After listening to Razorfist's first Shadowcast episode, I got to thinking about this character and I think I noticed something regarding his enduring appeal--even now, when he's mostly forgotten--that I think is overlooked.
The Shadow knows his agents and his enemies very well, often better than they know themselves. He picks his agents from those at their lowest, brought down by combinations of vice and misfortune that should have undone them- and without his intervention, would have. He takes these flawed men and women, gives them new--proper--purpose by putting them into his service, and through them exerts his will to see crime punished and order restored. His signature laughter terrifies the guilty and the wicked, and his omnipresence has friend and foe alike baffled.

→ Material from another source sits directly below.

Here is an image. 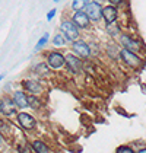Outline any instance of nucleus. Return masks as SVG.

Does this sound at all familiar to you?
It should. It's the very basis for Western Civilization turned into a masked avenger, a mystery man, and one of the first superheroes. That's God, folks. Redemption found in the service of something sacred, something superior to oneself, despite being broken and nearly destroyed when found and recruited? Straight up out of the Good Book itself. Batman, at his best, only approximates this much as half-assed Churchianity only approximates authentic Christianity; the refusal to render final judgement upon the unrepentant is far more of a big deal than it seems.
And yes, you'll see me come back to this in my writing when I conclude Book Nine of Star Knight.